La prise en considération de cette dynamique interne comme étant inhérente à n'importe quelle société conduit les fondateurs de cette discipline à mettre en évidence les systèmes de relations qui engendrent une nouvelle représentation scientifique des sociétés observées. La totalité sociale est alors appréhendée à partir des pratiques sociales de ses agents et des situations où elles se manifestent. Cette approche cherche surtout à faire émerger les significations politiques à travers les conflits et les tensions qui constituent ce domaine. Elle nous permettra de distinguer à travers une imbrication du politique avec d'autres dimensions du social et du culturel, les particularités des systèmes de pensée et des symboles qui fondent le politique et sur lesquels il est fondé.

Aspirant à la construction d'une théorie générale du politique, cette discipline a été initialement élaborée par des anthropologues occidentaux africanistes. Poursuivant le chemin tracé par Balandier, divers travaux en anthropologie politique développés plus récemment en France utilisent les instruments forgés par l'étude de sociétés qualifiées de primitives pour le développement d'un champ conceptuel spécifique qui serait aussi utilisé pour la compréhension du monde moderne.

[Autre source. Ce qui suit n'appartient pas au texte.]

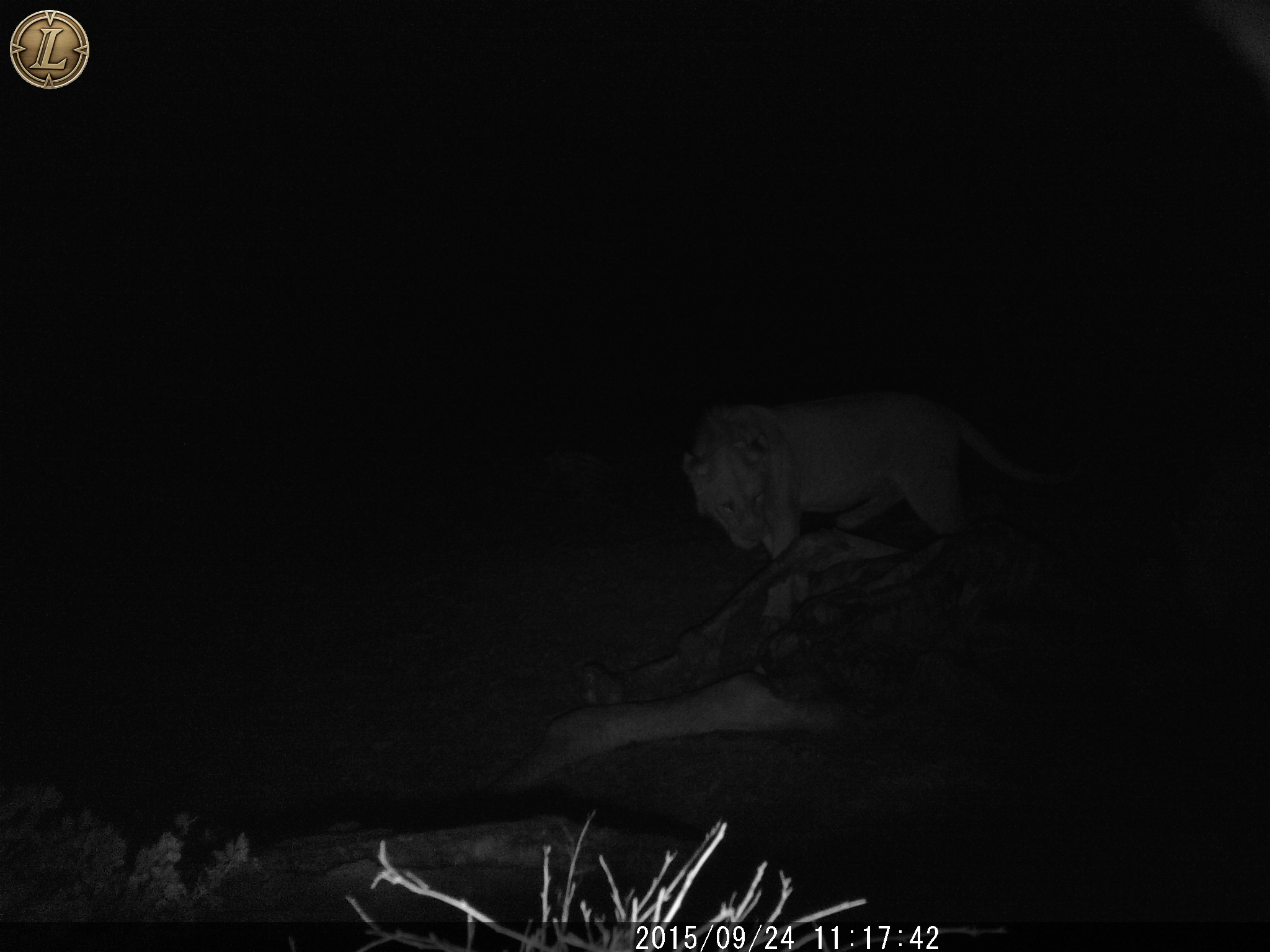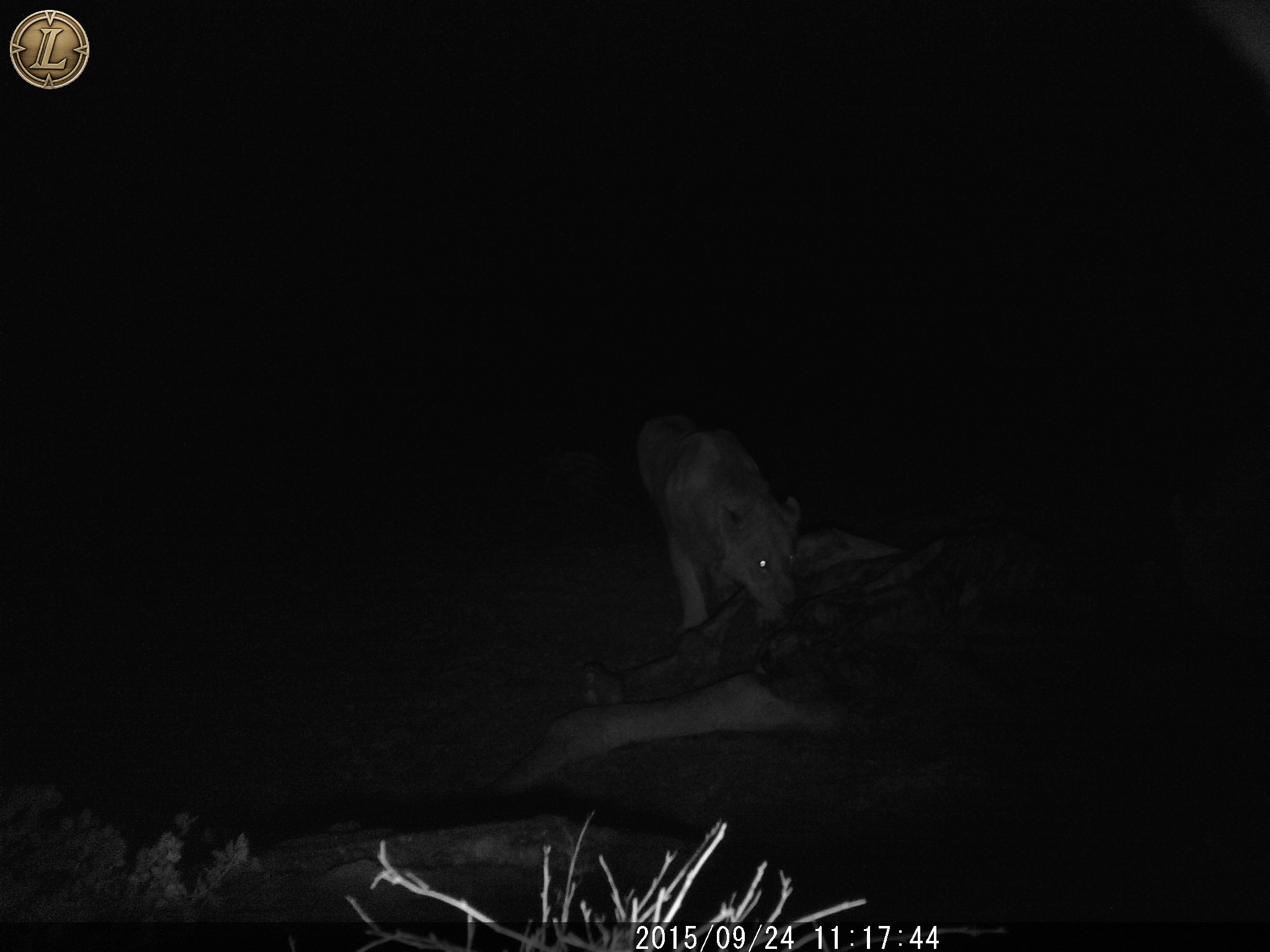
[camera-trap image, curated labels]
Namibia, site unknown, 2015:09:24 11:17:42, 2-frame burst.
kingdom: Animalia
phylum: Chordata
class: Mammalia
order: Carnivora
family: Felidae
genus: Panthera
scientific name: Panthera leo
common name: lion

La société brésilienne présente, cependant, quelques particularités qui ne nous permettraient pas de l'analyser dans les perspectives jusqu'alors effectuées. Ces particularités commencent par le fait que cette société ne peut être définie ni comme traditionnelle ni comme moderne. Il nous paraît également difficile d'utiliser des instruments forgés à partir des éléments fournis par la décolonisation alors que la société brésilienne est le résultat de la colonisation elle-même. Nous estimons qu'elle mérite un traitement distinct en ce que concerne sa " situation coloniale " car la colonisation y a exercé une action fondatrice, et non destructrice, comme l'affirme Claude Rivière (1995) lorsqu'il fait référence aux sociétés africaines. Cet aspect nous semble essentiel car ce fut celui qui a engendré au Brésil une caractéristique particulière, à savoir une culture anthropophagique qui lui fait dévorer des modèles extérieurs de pensée et de conduite. Cette caractéristique l'amène à modifier les modèles qui se trouvaient auparavant dans son espace interne, intervenant dans la direction et les contours qui prendront sa vie sociale et politique.

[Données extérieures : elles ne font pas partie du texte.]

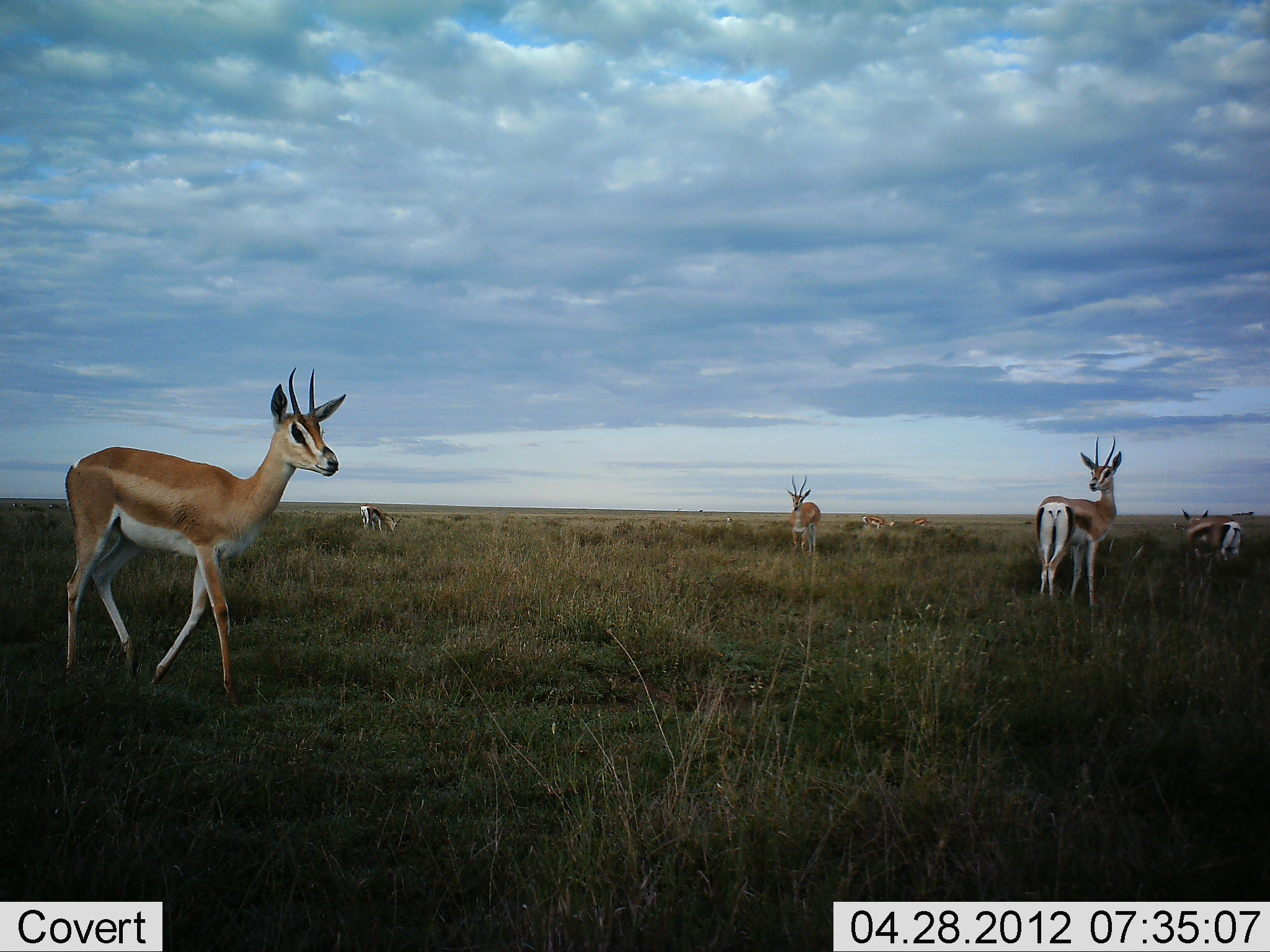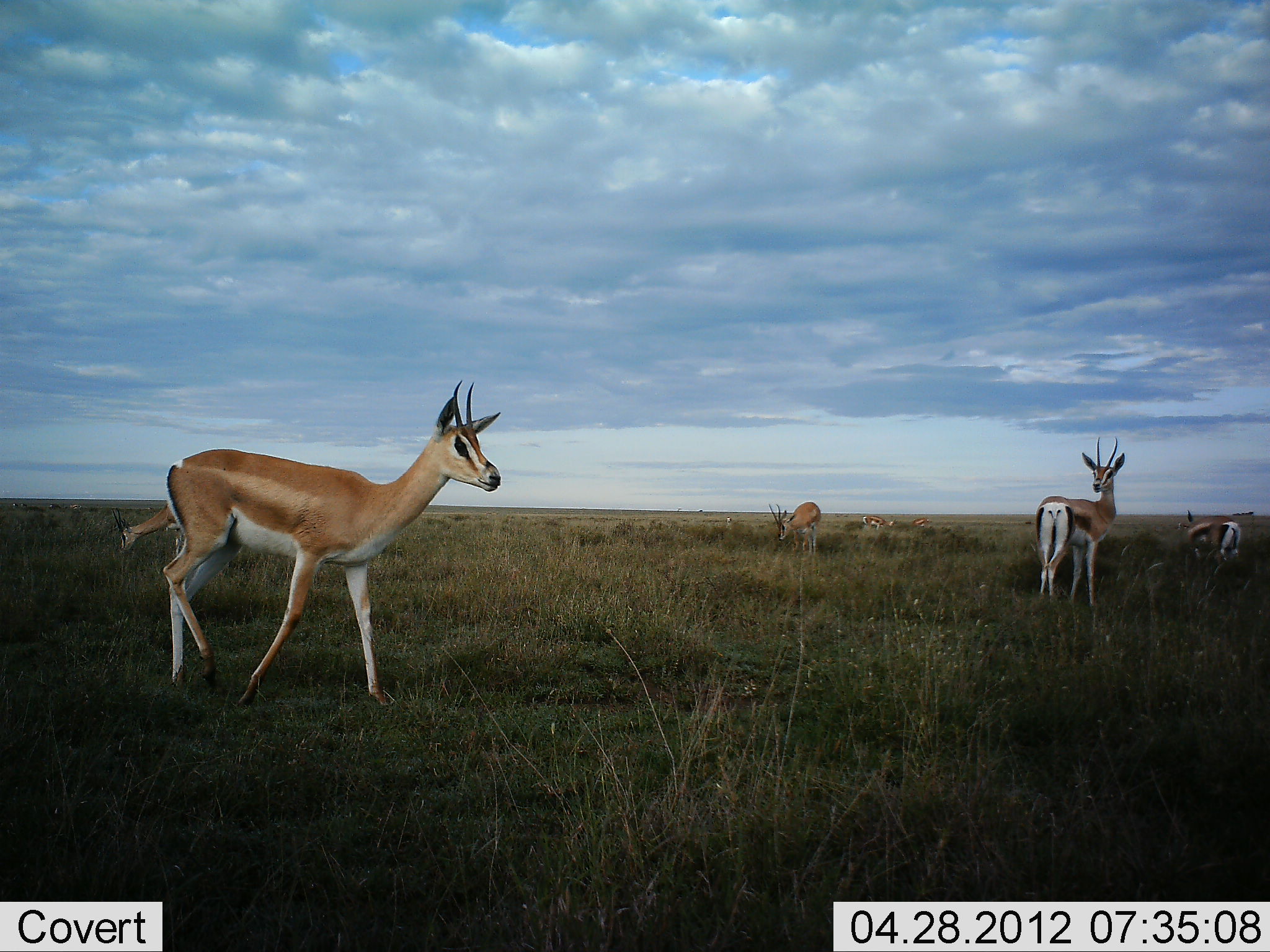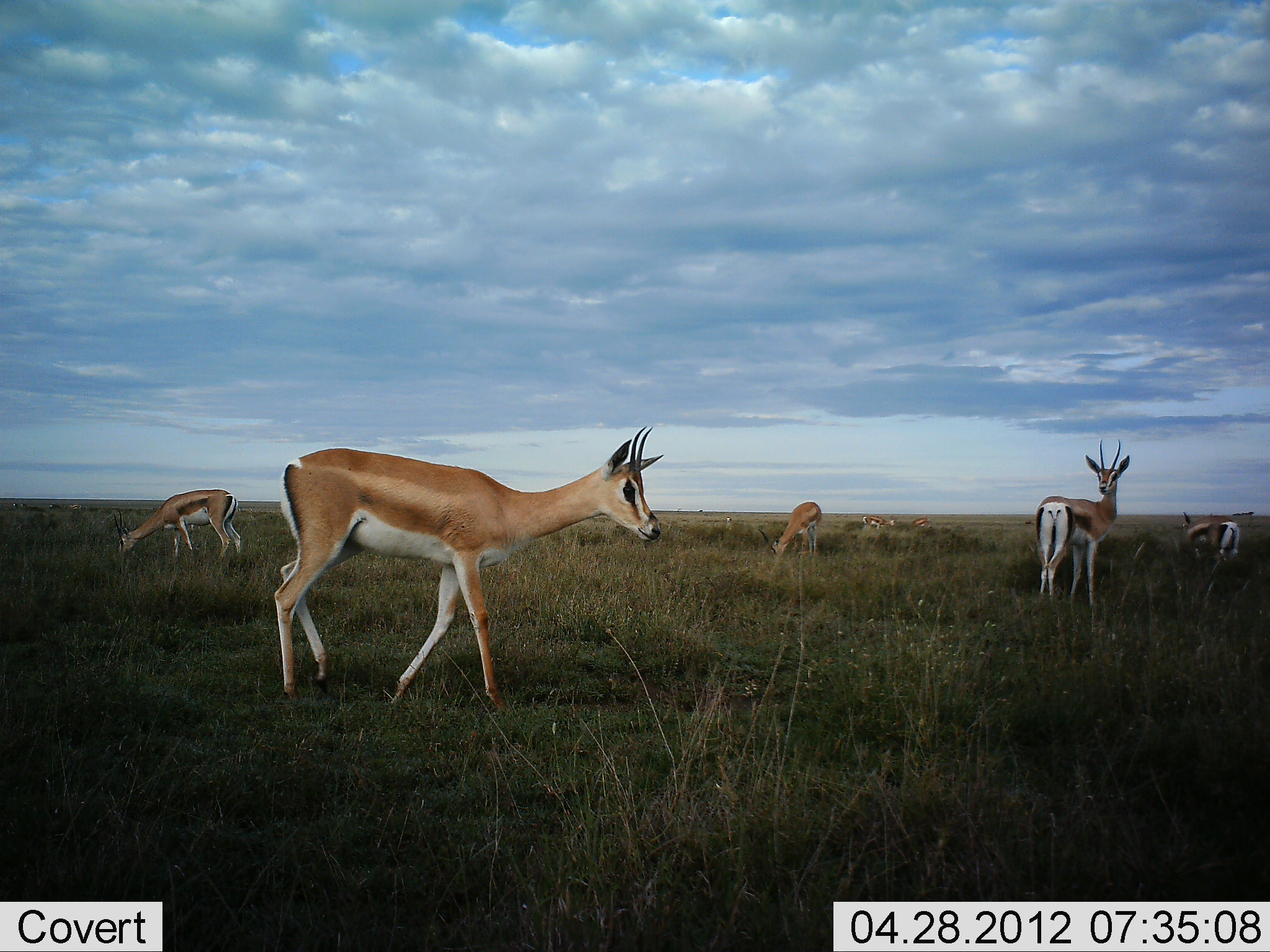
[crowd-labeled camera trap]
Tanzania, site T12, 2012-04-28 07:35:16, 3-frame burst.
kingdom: Animalia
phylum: Chordata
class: Mammalia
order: Artiodactyla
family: Bovidae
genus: Nanger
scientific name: Nanger granti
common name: grant's gazelle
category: gazellegrants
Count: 7.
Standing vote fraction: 65%.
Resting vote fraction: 5%.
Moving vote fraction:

Cette société se caractérise donc par le fait qu'elle se trouve dans un " entre-deux ", présentant un ensemble d'ambiguïtés. Selon François Laplantine (1997), il est illusoire d'y chercher le type de cohérence qui organise les sociétés de la tradition ou de la raison. Il me semble ainsi difficile de la situer dans les concepts dualistes produits jusqu'alors par les chercheurs issus du monde moderne, parmi lesquels ceux qui participent à l'élaboration des théories en sciences sociales comme individualistes/holistes, civilisés/non-civilisés, chaudes/froides etc. En fonction de ces considérations, il nous semble que l'emploi de concepts et de catégories " natifs " s'impose dans l'étude de la société brésilienne comme des instruments d'analyse essentiels.

Pour cette raison, nous proposons de développer cette étude sous un double registre. Le premier est le " contour anthropologique " proposé par l'anthropologie politique à travers l'approche dynamiste telle quelle a été conçue par Balandier. Le deuxième concerne l'institution imaginaire qui, selon Castoriadis, attribue des significations aux symboles, agissant en tant qu'organisateur des actions humaines.